__SELECTED TEXT__
The morning began before the sun had even hinted at rising. At 5:00 AM, we set off for the Taj Mahal, the monument to love. We watched the sun rise over it. No matter how many times I see it, it never fails to take my breath away. But somehow, what began as an awe-filled moment turned into a comical detour - we found ourselves swept up by a photographer in a full-fledged tourist photoshoot for almost an hour. We spent an hour posing in exaggerated stances, changing locations like we were in a Bollywood montage. At the time, it seemed kind of normal? But as exhaustion set in later… we couldn’t stop laughing at the absurdity of it all.
As I wandered through the Taj Mahal, an old thought surfaced - one that had first struck me last year. But before that, it was a thought from even further back, from 2016, when I first saw the Taj as a 24-year-old, wide-eyed, overwhelmed with gratitude. I had just moved to Kuwait the year prior and felt like I was living inside a dream I hadn’t dared to dream. I’d seen the Pyramids of Giza and the Sagrada Famillia and the Burj Khalifa and now the Taj Mahal all in one year. Prior to this year, I’d barely left Canada. “How lucky am I?” I thought then, convinced it would be my only time seeing this wonder of the world, the Taj Mahal.
And yet, here I was, nearly a decade later, standing before it for the third time, leading a retreat. This is my life now. This is my work. How miraculous is that?
It reminds me of Yoga Sutra 1.20: śraddhā-vīrya-smṛti-samādhi-prajñā-pūrvaka itareṣām—"Faith, energy, knowledge of samadhi, and dedication lead the way." I could never have imagined this path back then, but faith, persistence, and surrender shaped it into being.
After the Taj Mahal, we embarked on the long journey to Jaipur - the Pink City. Five hours on the road, with a stop for food, but what made the journey unforgettable was the conversation. Laughter echoed through the bus, raw and unfiltered stories were shared, and the kind of deep connection that only forms in spaces of openness and trust unfolded before me. This group of women is something special. They teach me as much as I teach them.
At the end of the night, I ended up sitting beside one of my first guests from the first ever Sober Girls Yoga Bali Retreat in 2022. We fell into an unexpected conversation about last year’s India retreat. There were so many challenges faced. But as she listened to me recount the stories, she simply said:
"That 100% happened for a reason. Every single thing that went wrong—it’s too much to be coincidence. When it’s odd, it’s God."
I loved this saying - I’ve never heard it before. “When it’s odd, it’s God.” Because the truth is, last year’s India retreat was odd. It was odd how many things did not go to plan. And the truth is, I still don’t know the reason why a lot of that happened. I don’t have some profound lesson tied up neatly with a bow. I just know that it happened. And that, for some reason, everyone that was there was meant to walk through it.

__TO DO__
Write the next part of the India retreat travel account, starting after its final sentence.

__SUPPLIED RECORDS__
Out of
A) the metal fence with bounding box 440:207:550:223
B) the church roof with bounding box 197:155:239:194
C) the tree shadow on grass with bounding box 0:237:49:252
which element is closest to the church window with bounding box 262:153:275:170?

__RESULT BELOW__
During this conversation, around us began a show of live music, dancers, and a puppet show. But we didn’t really notice the show, because we were pretty deep in our conversation. She asked me when I started believing in God.
I told her that it wasn’t something I was raised with. It wasn’t something I actively sought. I had a growing belief, due to my yoga practice. But in 2023, when the war between Israel and Palestine erupted, I felt paralyzed. I felt suffering from both sides, but I couldn’t understand why we continued to throw bombs on Gaza and watch helplessly as the Gazans burned to death. I didn’t know what to say, how to act, how to hold the pain of my Arab friends watching Gaza burn. I heard a Macklemore lyric, “I never believed in God, but things got so fcked up that I had to pray.”
That was it. Things got so bad that I had to pray.
Faith didn’t arrive in a flash of light or a single epiphany—it was built, slowly, like stone upon stone, through my search for meaning in the chaos.
I told her about how if I didn’t believe in God right now, there is no way that I’d be okay right now, given what I recently endured. And then, another question surfaced in my mind, which I told her about.
"How will you ever recover from this?"
Someone asked me that after I was drugged and raped.
I think about it every day. I could feel that they were really empathising with me in that moment and seeing my suffering, which I appreciated so much.
But how will I ever recover? I heard that and thought…that’s so interesting. Because I already feel like I have. I already have recovered.
How?
Yoga Sutra 2.1 gives the answer: tapaḥ svādhyāya īśvarapraṇidhānāni kriyā-yogaḥ—"Discipline, self-study, and surrender to the divine are the path of action."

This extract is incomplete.